And we have already sent apostles before thee: of some we have told thee, and of others we have told thee nothing:[1] but no apostle had the power to work a miracle unless by the leave of God. But when God's behest cometh, everything will be decided with truth: and then they perish who treated it as a vain thing.

It is God who hath given you the cattle that on some of them ye may ride, and of some may eat:

80(Other advantages too do ye derive from them)—and that by them ye may effect the projects ye cherish in your breasts; for on them, and on ships are ye borne:

And He sheweth you His signs: which, then, of the signs of God will ye deny?

Have they not journeyed in this land, and seen what hath been the end of those who flourished before them? More were they than these in number and mightier in strength, and greater are the traces of their power remaining in the land:[2] yet their labours availed them nothing.

And when their apostles had come to them with the tokens of their mission, they exulted in what they possessed of knowledge; but that retribution at which they scoffed, encompassed them.

And when they beheld our vengeance they said, “We believe in God alone, and we disbelieve in the deities we once associated with Him.”

But their faith, after they had witnessed our vengeance, profited them not. Such the procedure of God with regard to his servants who flourished of old. And then the unbelievers perished.

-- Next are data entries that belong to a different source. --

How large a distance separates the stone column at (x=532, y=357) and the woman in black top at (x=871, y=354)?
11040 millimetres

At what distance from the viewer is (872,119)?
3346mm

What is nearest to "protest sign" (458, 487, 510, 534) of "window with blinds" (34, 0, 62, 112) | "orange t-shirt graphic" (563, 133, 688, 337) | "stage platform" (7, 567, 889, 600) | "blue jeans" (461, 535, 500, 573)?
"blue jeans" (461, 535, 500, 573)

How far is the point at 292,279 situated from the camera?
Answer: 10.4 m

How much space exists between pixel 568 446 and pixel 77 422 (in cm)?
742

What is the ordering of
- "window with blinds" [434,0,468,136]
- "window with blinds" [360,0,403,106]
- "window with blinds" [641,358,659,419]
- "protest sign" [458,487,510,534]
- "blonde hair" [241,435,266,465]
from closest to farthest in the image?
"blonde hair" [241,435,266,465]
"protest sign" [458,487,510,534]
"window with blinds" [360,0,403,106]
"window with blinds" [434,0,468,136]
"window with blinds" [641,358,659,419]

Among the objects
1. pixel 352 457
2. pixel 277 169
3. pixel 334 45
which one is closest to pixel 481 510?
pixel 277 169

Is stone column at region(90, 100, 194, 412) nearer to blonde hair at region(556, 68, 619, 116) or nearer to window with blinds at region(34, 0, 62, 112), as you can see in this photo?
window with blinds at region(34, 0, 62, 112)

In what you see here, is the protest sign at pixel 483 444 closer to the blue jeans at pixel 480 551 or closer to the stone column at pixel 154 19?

  1. It is possible that Muhamtnad, conscious of his ignorance of Jewish history, intends in this verse to screen himself from the charge of passing over the histories of many of their prophets.
  2. The wealth of Mecca, although it still numbered about 12,000 inhabitants (as well as of Arabia generally), had much declined at the time of Muhammad, owing mainly to the navigation of the Red Sea, under the Roman dominion over Egypt, which of course impoverished the tribes situated on the line of the old mercantile route southward. Mecca, however, was still to a certain extent prosperous. Comp. Sura [lxi.] xliii. 28.